» Completa quanto segue:
a) Nella pagina su Gaza, da quale città e in quale data è firmato l'articolo di Mustafa Barghouti?
b) Trascrivi fedelmente dalla pagina su Gaza il brano che comincia con le parole "Non era un assedio" e finisce con "conto si addebitano?".

» Estratto della pagina:

"Fino a quando sopporterò le notti andate in bianco,
sopporterò le raffiche di bombardieri,
sopporterò la mina che gli esplose sotto ai piedi?
Amhed ha 9 anni e adesso piange ancora,
l’amico israeliano gli concede una gamba sola
ed una gamba sola basta e avanza per odiare
sicuro basta un padre per pigliare il suo fucile"
da 10, 100, 1000 colpi e via – la brigata dei dannati
dicembre 31, 2008 at 1:23 pm
Quanti altri morti, per sentirvi cittadini di Gaza?
di Mustafa Barghouti*
Ramallah, 27 dicembre 2008
E leggerò domani, sui vostri giornali, che a Gaza è finita la tregua.
Non era un assedio dunque, ma una forma di pace, quel campo di
concentramento falciato dalla fame e dalla sete. E da cosa dipende la
differenza tra la pace e la guerra? Dalla ragioneria dei morti? E i
bambini consumati dalla malnutrizione, a quale conto si addebitano?
Muore di guerra o di pace, chi muore perché manca l’elettricità in
sala operatoria? Si chiama pace quando mancano i missili – ma come si
chiama, quando manca tutto il resto?
E leggerò sui vostri giornali, domani, che tutto questo è solo un
attacco preventivo, solo legittimo, inviolabile diritto di autodifesa.

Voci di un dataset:

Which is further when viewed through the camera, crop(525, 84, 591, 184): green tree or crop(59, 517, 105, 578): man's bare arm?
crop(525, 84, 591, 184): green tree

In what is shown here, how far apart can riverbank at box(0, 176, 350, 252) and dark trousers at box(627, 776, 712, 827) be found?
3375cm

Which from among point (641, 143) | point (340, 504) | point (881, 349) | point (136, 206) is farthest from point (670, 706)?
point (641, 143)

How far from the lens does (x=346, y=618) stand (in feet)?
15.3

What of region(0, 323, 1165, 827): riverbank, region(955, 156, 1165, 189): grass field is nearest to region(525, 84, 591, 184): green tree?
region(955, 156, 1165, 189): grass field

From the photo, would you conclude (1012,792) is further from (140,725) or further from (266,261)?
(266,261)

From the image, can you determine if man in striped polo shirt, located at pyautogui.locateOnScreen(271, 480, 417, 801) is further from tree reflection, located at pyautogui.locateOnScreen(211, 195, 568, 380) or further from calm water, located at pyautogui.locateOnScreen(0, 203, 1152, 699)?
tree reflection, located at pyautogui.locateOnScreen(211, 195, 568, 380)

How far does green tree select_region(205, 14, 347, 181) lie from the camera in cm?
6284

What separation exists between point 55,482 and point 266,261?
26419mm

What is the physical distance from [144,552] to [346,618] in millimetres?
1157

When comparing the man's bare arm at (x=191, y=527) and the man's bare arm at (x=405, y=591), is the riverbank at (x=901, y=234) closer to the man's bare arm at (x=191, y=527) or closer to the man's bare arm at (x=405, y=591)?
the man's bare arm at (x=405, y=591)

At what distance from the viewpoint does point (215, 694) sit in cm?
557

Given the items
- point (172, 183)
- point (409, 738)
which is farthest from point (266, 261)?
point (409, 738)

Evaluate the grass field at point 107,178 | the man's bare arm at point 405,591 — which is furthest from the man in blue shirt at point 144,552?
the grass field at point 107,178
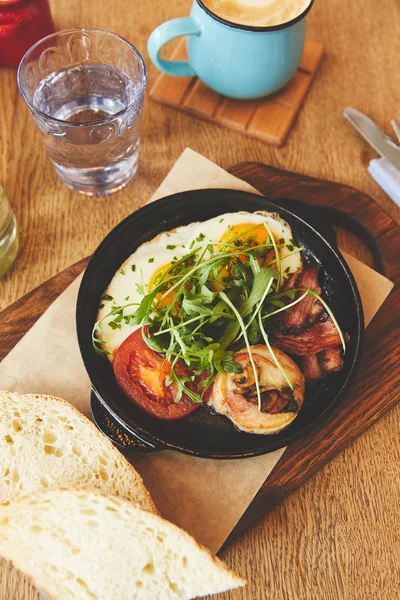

» Risposte attese:
a) Ramallah, 27 dicembre 2008.

b)
Non era un assedio dunque, ma una forma di pace, quel campo di
concentramento falciato dalla fame e dalla sete. E da cosa dipende la
differenza tra la pace e la guerra? Dalla ragioneria dei morti? E i
bambini consumati dalla malnutrizione, a quale conto si addebitano?